The purpose of this work is to evaluate the efficiency of MD algorithms in terms of power consumption on Nvidia Tegra K1 and X1 systems-on-chip (SoCs).

2 Related Work

The power and energy consumption have been under consideration for a long time. For example, we could mention the work [13] that showed the way of lowering the energy consumption of processors by reducing the number of switching operations. Joseph and Martonosi [14] investigated the problem of energy consumption in its relationship with code optimization for 32-bit embedded RISC processors. Russel and Jacome [15] discussed a more complex model of evaluation of power consumption in real-time. The work [16] showed the evaluation of energy consumption at the OS level.

The development of portable devices gave additional impulse to this filed (e.g. see Zhang et al. [17]).

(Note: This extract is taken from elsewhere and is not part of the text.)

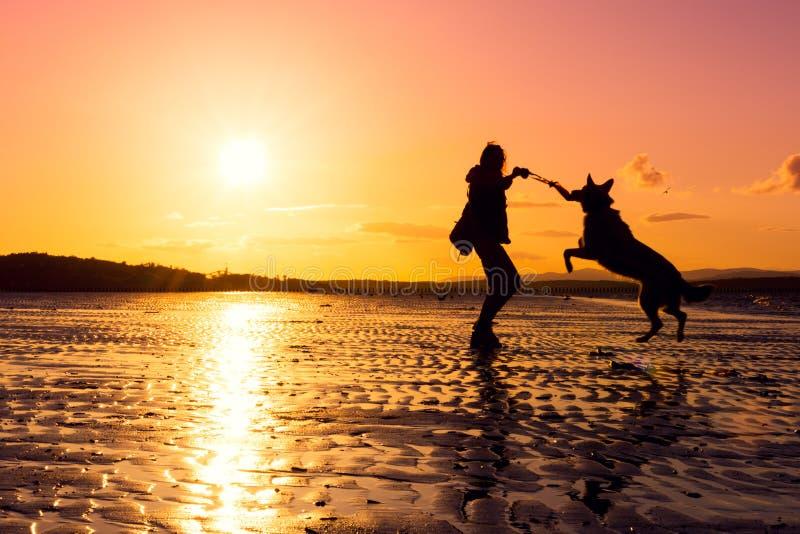 Девушка битника играя с собакой на пляже во время захода солнца, силуэтах стоковая фотография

An important aspect of GPGPU technologies that makes them beneficial is the energy efficiency. A lot of efforts have been invested into the low-level models for modeling the energy consumption of GPUs. In recent review [18], the key aspects of accelerator-based systems performance modeling have been discussed. The McPAT model (Multicore Power, Area and Timing) [19] is considered as one of the cornerstone ideas in this area. Another approach called GPUWattch [20] is aimed at the prediction of energy consumption and its optimization through careful tuning on the basis of series of microtests. These approaches make possible to accurately predict the power consumption of CPU and/or GPU with accuracy of the order of 5–10%. However, the use of a specific model of energy consumption (like McPAT or GPUWattch) for new types of hardware and software is a very significant effort to be undertaken. Therefore, direct experimental measurements of power consumption and energy usage are instructive.

The work of Calore et al. [21] discloses some aspects of relations between power consumption and performance for Tegra K1 device running the Lattice Boltzmann method algorithms. Our preliminary results on energy consumption for minicomputers running MD benchmarks have been published previously for Odroid C1 [22] and Nvidia Jetson TK1 and TX1 [23]. In the work of Gallardo et al. [24] one can find the performance analysis and comparison of Nvidia Kepler and Maxwell and Intel Xeon Phi accelerators for the hydrodynamic benchmark LULESH. An energy-aware task management mechanism for the MPDATA algorithms on multicore CPUs was proposed by Rojek et al. [25].

The method of determining the power consumption of large computer systems are constantly improving [12]. The work of Rajovic et al. [26] shows the possible way of designing HPC systems from modern commodity SoCs and presents the energy consumption analysis of the prototype cluster created.

Fig. 1.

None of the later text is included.